How about an Athens Excel?

Mathews Conquest 8?


----------



## ericwh (Feb 23, 2014)

VS the previously mentioned Martin Shadowcat? These are bows that I've seen mentioned for finger shooting but, other than the specs, I'm not sure how to compare them.


----------



## tguil (Mar 3, 2003)

If I were to buy a new finger bow, I'd just "suck it up" and buy the very pricey Hoyt Tribute. A darn near perfect finger bow.


----------



## TimG (Feb 9, 2011)

I shot fingers with a compound for a few years back in the mid 80's. I than shot recurves and longbows for the past 30 years. I've been having some shoulder and elbow issues, so I went back to shooting compounds. I just picked up a Mathews Apex 8, 42 1/2 axle to axle. Not bad noise wise and very comfortable split or three under at my 28" draw. It's a heavy mass weight bow but no more than a shorter compound dolled up with extras. i'm looking forward to the learning process.

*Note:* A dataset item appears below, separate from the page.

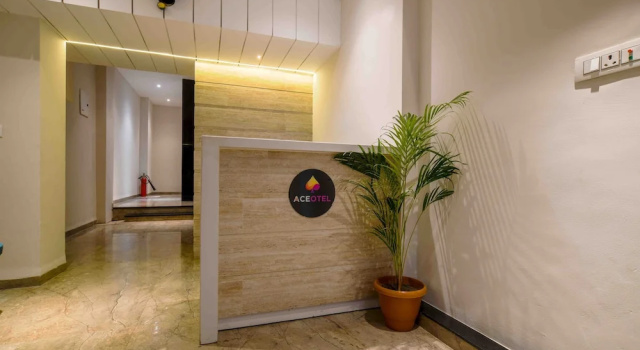 Aceotel Xpress Mint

A week at 10 yards, a week at 20, a week at 30 and than onto walk backs each night. It shouldn't take long to groove in the sight pictures.


----------



## grantmac (May 31, 2007)

tguil said:


> If I were to buy a new finger bow, I'd just "suck it up" and buy the very pricey Hoyt Tribute. A darn near perfect finger bow.

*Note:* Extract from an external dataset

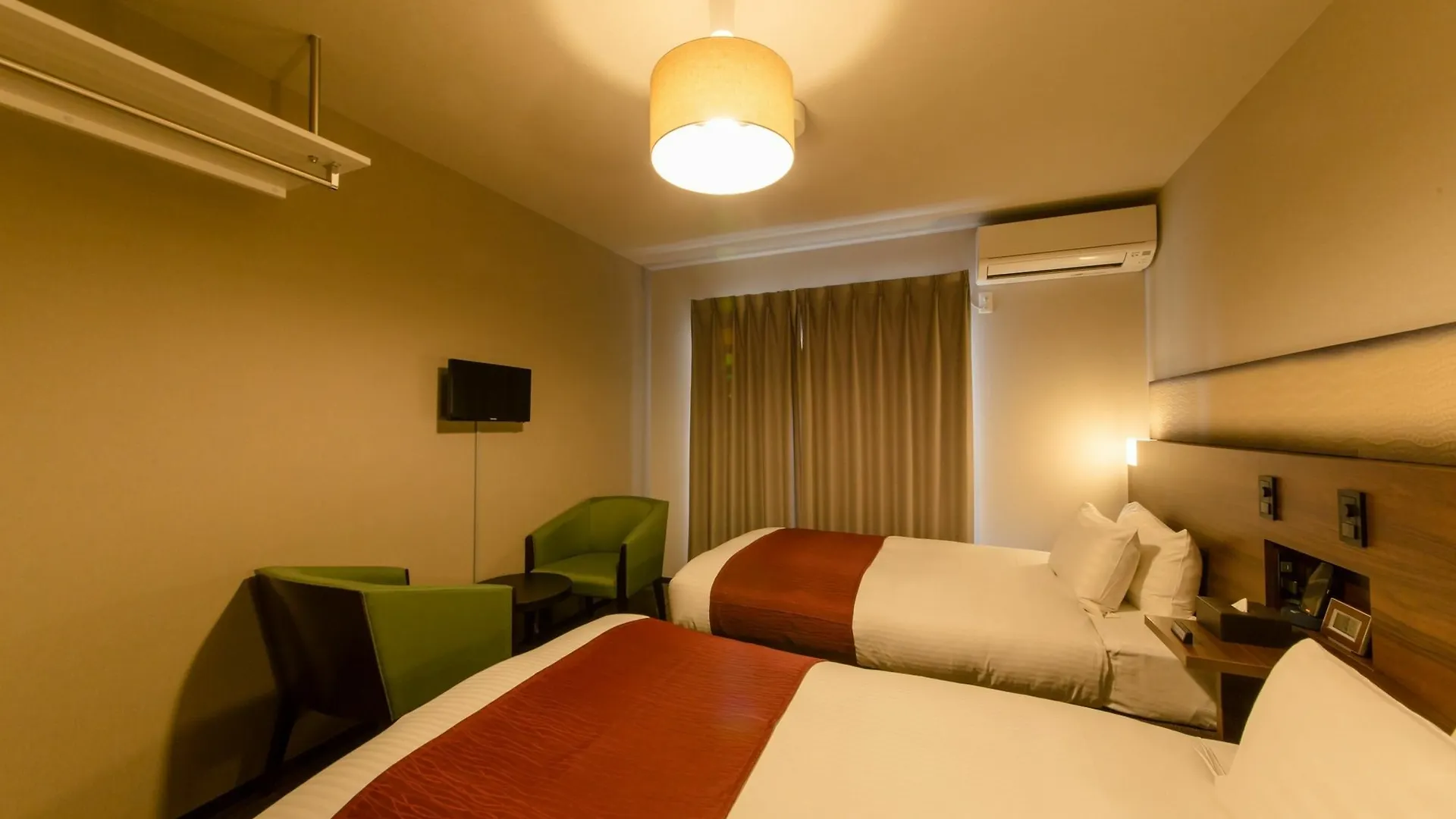 Japaning Hotel Gozen Kyoto 3*,  Japan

But you have to budget in a decent set of cams and new strings to match.


----------



## tguil (Mar 3, 2003)

For bowhunting, a Tribute would be OK as is. I've owned several Hoyts with Accuwheels and they were just fine. I still have a mid-1980's Pro Hunter that I use every once in a while for "old times sake". It's a great shooting finger bow. A tad bit slow but still a good bow. About strings...factory strings are just fine until they need to be replaced.


----------



## Pete53 (Dec 5, 2011)

been shoot`n archery for 55 years or seems like all my life and now at 63 years of age I still enjoy archery a lot .since about 15 years ago I switch to using a release aid my fingers are just to beat up anymore and the new compounds are getting to short too. but with using a release aid I am dang accurate out to 70 yards when shooting fingers 40 yards was almost to far to be accurate for me many other bowhunters too ? try both ways then decide,good luck,Pete53


----------